The Prime Minister has indicated any tax cuts offered next year are likely to be delivered with a scalpel, rather than a hammer.
The 2017 Budget will be delivered in May as usual, about six months ahead of the general election, where John Key is expected to seek a fourth term.
Speaking on The Nation on Saturday, Mr Key said there is a “range of options”, but hinted that he’s leaning towards tweaks to Working for Families and the accommodation supplement.
Simply cutting tax rates or lifting the thresholds at which higher rates kick in wouldn’t be “fair to everybody”.
“If you lower the bottom rate, you give it to everybody at the top and it costs a fortune,” he explained.

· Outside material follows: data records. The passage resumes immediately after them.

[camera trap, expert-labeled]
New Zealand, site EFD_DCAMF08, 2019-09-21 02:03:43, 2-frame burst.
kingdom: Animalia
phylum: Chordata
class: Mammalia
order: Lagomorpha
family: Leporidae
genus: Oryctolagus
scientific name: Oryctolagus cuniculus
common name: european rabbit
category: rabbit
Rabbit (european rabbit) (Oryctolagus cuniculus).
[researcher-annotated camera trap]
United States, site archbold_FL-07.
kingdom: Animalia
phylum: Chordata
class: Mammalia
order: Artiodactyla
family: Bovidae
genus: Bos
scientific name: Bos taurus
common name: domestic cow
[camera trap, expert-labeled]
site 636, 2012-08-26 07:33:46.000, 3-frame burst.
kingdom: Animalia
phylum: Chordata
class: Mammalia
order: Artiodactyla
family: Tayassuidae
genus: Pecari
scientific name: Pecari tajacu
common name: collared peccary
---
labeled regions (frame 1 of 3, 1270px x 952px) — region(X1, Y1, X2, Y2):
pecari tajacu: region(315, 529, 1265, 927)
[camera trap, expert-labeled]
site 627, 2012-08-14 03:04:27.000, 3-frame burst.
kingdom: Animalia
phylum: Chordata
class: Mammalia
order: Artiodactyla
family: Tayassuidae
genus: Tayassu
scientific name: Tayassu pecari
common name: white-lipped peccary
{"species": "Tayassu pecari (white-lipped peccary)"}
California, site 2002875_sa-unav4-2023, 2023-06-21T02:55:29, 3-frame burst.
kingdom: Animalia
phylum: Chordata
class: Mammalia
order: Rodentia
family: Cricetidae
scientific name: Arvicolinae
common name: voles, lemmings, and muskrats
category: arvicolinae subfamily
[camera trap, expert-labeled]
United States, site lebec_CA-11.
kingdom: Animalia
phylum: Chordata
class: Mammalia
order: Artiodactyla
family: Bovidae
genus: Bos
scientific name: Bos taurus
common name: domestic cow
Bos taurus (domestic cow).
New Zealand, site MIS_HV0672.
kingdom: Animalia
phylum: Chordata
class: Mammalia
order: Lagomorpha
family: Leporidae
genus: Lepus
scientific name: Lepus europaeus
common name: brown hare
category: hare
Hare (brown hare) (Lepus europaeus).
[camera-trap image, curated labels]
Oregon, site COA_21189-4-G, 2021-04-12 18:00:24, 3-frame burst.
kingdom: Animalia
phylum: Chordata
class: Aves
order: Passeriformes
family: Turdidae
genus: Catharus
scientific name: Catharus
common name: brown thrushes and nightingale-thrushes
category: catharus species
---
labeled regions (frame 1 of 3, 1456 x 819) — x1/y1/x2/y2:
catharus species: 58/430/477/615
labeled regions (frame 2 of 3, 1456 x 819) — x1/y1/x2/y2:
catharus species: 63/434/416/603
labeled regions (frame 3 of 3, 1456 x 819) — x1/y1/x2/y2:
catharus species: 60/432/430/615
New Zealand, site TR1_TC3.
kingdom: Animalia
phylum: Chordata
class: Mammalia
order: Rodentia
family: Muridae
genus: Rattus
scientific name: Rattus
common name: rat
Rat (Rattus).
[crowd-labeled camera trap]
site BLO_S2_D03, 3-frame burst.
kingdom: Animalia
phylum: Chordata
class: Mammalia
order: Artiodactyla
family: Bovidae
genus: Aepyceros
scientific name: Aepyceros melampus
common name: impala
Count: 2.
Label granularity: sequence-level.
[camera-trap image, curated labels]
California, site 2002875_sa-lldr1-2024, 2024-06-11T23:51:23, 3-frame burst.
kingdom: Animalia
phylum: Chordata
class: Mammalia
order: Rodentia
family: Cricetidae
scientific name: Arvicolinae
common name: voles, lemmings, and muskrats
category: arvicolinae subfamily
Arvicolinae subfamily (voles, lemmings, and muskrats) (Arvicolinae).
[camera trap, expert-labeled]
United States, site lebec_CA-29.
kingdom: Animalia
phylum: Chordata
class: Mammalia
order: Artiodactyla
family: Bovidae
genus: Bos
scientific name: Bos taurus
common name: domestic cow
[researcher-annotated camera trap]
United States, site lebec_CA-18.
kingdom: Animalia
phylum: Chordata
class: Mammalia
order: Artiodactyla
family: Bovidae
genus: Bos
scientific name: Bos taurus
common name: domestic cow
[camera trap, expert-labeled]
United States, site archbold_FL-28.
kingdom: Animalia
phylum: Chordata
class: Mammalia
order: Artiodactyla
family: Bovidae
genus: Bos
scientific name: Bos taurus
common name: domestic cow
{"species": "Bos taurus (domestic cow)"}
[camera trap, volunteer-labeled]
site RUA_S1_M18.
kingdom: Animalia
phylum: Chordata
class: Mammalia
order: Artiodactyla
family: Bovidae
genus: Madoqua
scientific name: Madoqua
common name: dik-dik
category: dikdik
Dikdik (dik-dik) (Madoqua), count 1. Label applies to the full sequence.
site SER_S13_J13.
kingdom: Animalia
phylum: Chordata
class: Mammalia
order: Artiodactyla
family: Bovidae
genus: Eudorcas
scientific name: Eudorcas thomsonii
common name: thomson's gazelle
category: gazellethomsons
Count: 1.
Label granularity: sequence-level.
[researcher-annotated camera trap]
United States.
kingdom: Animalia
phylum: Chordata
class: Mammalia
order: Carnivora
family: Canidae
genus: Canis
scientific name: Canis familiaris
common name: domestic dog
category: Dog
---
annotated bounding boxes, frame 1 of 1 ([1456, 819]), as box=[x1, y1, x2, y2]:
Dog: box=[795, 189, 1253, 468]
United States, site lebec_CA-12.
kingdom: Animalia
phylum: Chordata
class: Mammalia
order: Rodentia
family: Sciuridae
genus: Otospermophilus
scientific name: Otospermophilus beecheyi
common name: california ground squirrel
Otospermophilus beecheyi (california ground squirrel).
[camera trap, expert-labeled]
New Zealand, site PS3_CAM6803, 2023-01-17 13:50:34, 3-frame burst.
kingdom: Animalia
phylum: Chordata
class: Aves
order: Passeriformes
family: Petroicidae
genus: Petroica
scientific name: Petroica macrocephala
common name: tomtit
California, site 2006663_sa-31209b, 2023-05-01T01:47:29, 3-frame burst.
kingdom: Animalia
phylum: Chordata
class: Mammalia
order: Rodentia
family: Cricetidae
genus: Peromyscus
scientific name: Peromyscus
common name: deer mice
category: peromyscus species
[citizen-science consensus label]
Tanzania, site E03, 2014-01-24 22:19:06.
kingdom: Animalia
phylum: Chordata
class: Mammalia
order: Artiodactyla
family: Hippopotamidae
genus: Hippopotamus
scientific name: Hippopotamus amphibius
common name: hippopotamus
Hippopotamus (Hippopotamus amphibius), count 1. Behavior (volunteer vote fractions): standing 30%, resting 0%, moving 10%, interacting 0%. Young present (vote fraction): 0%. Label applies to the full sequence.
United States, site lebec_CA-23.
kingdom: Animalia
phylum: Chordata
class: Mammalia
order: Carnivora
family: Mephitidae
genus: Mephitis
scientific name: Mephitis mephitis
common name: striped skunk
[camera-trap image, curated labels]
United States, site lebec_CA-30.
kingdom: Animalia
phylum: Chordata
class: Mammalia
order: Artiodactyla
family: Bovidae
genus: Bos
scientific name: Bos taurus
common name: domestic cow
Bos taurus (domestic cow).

“Whereas you might be able to do some integrated family package… which delivers fairness to everybody but a bit more meaningful at the lower-income end.”
As usual, the bludgers want tax relief for beneficiaries…who don’t pay tax anyway. The lower end don’t actually pay any tax after working for families. The tax burden is still lumbered by those on the top tax bracket.
But changes to income tax brackets haven’t been ruled out. Presently, the top rate of 33 cents in the dollar kicks in at $70,000. As incomes rise, more people find themselves earning enough to start paying the top tax rate.
“People are getting bumped into the top personal rate without doing too much,” says Mr Key.
Asked if beefing up the accommodation supplement was on the cards, particularly in areas where rents have risen sharply, Mr Key said: “That may well be right.”
He hasn’t yet decided whether any changes would come in Budget 2017 or used to woo voters in next year’s election campaign.
They would also play second-fiddle to the Government’s main priorities.
“The Government’s objectives are… One, grow surpluses. Two, repay debt. Thirdly, get debt to 20 percent of GDP – probably not much below that – by 2020,” said Mr Key.
“We’re on track to do all those things. Surpluses are rising, we think we’ll be under 20 percent of GDP. That’s the advice we get from Treasury.”
The recent earthquakes he says won’t put an end to those hopes.
“Christchurch was a $45 billion cost to the economy overall, about $17, $18 billion from the Government. I don’t think anyone’s suggesting at this point Kaikoura and the general costs of the infrastructure are at that level.”
The bill for the latest earthquake isn’t yet known, and I suspect the damage in Wellington is worse than people are letting on.